Over the past few quarters, Ericsson (ERIC - Free Report) has been diligently focusing on simplifying and stabilizing its businesses to generate a steady revenue stream and improve margins. Despite some definite improvements across most segments, the company has faced roadblocks in the Digital Services segment within the Business Support System (BSS) area. Ericsson now intends to reshape its BSS strategy and fine tune its business model to stem the losses in order to attain its profitability target for 2020.
Ericsson’s “cost and efficiency program” has been devised to generate higher cost savings. The company is focusing on structural changes that will help generate lasting efficiency gains and boost cost competitiveness. Ericsson has also increased investments in certain core areas while stabilizing its IT, cloud and project portfolio.
Although the company was able to generate lasting efficiency improvement in Digital Services by addressing half of the identified 45 critical and non-strategic projects and implementing strategic cost cuts, it failed to script a complete turnaround. This affected its segment margin and forced management to revert to the tried and tested business model within the BSS division.
Notably, BSS failed to generate any revenues by pursuing large transformation projects based on pre-integrated solutions and below-par performance of next-generation BSS platform — the full-stack Revenue Manager. Listless customer demand for a full-stack pre-integrated BSS solution and holdup in product and feature development rendered the Revenue Manager less competitive.

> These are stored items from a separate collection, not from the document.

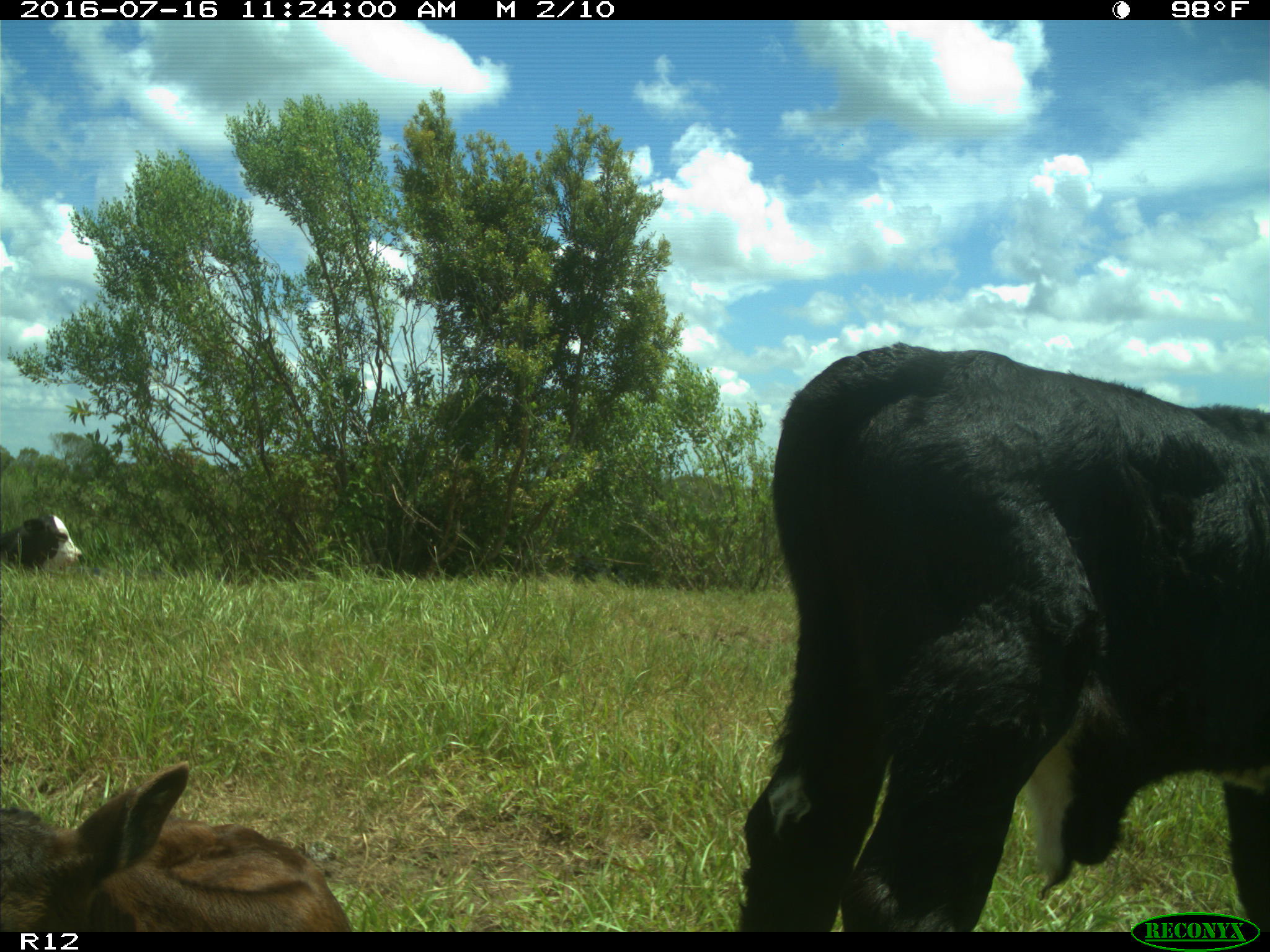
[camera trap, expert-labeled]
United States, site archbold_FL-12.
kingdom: Animalia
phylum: Chordata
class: Mammalia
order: Artiodactyla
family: Bovidae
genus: Bos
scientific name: Bos taurus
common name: domestic cow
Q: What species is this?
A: Bos taurus (domestic cow).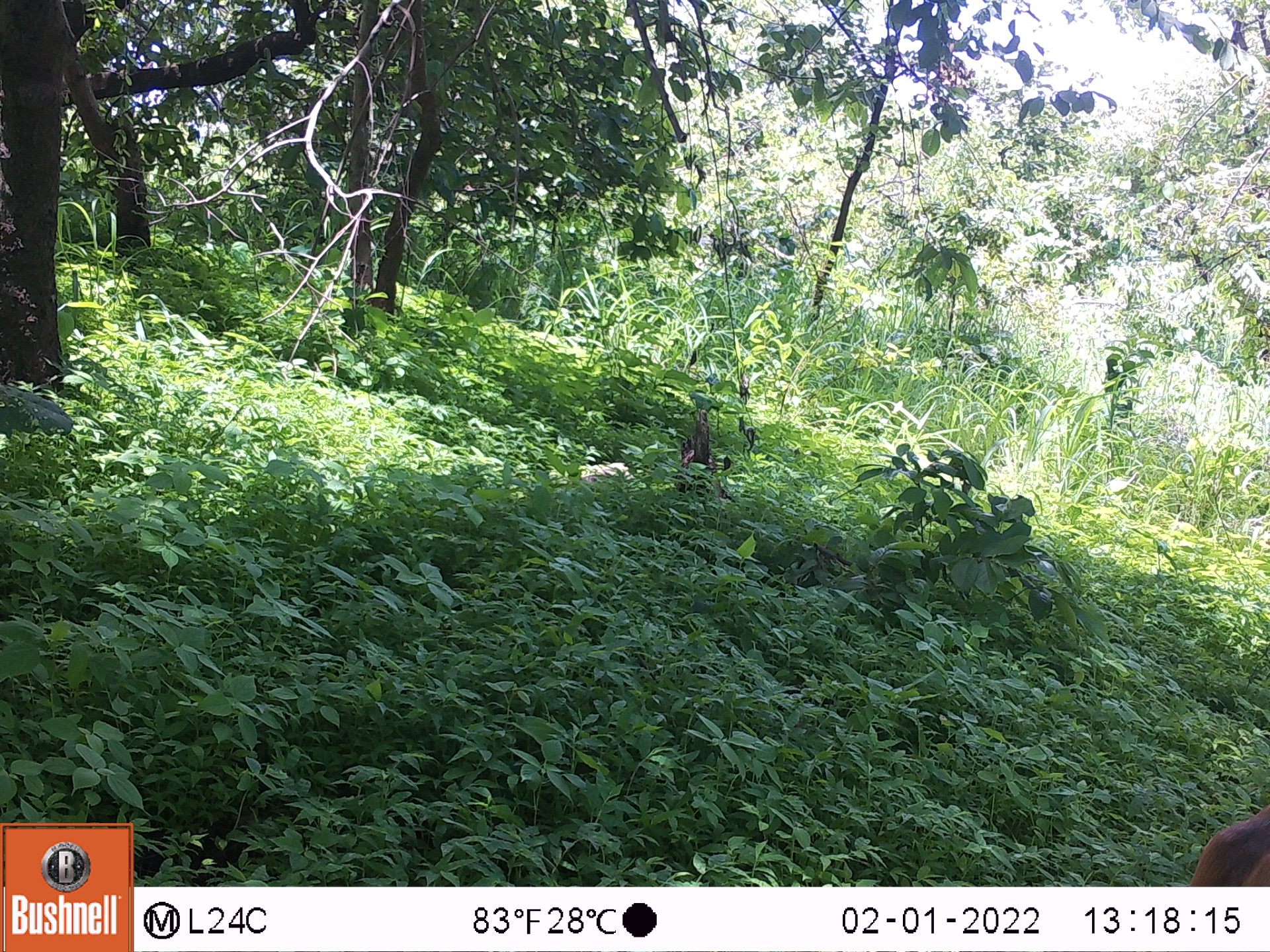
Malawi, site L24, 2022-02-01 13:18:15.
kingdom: Animalia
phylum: Chordata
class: Mammalia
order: Artiodactyla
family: Suidae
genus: Potamochoerus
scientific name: Potamochoerus larvatus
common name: bushpig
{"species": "bushpig (Potamochoerus larvatus)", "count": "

As Revenue Manager gained in precedence, product releases in the established platform got hampered, leading to cost overruns and soft margins.
Consequently, management decided to stoke up investments in the established platform — Ericsson Digital BSS — while refocusing the full-stack Revenue Manager to fulfill existing customer commitments only. These include focus on competitive billing, charging, mediation, order management and catalog portfolio, while applying a selective approach to large transformation projects.
The restructuring exercise is likely to impact fourth-quarter 2018 operating income to the tune of SEK 6.1 billion. Ericsson anticipates that the reshaped BSS strategy would enable Digital Services to record recovery and stem the losses in 2019. It further expects to achieve segment operating margin (excluding restructuring) of low single-digit in 2020 and 10-12% in 2022.
This Zacks Rank #2 (Buy) stock has recorded an average return of 25.6% in the past year while the industry fell 4.3%.
Other players in the industry worth mentioning include Ubiquiti Networks, Inc. (UBNT - Free Report) , sporting a Zacks Rank #1 (Strong Buy), and PCTEL, Inc. (PCTI - Free Report) and Comtech Telecommunications Corp. (CMTL - Free Report) , carrying a Zacks Rank #2. You can see the complete list of today’s Zacks #1 Rank stocks here.
Ubiquiti has long-term earnings growth expectation of 14%. It surpassed earnings estimates thrice in the trailing four quarters, the average positive surprise being 11.3%.
PCTEL is currently trading at a forward P/E (F1) of 57.9x.
Comtech has long-term earnings growth expectation of 5%. It surpassed earnings estimates in each of the trailing four quarters, the average positive surprise being 252.3%.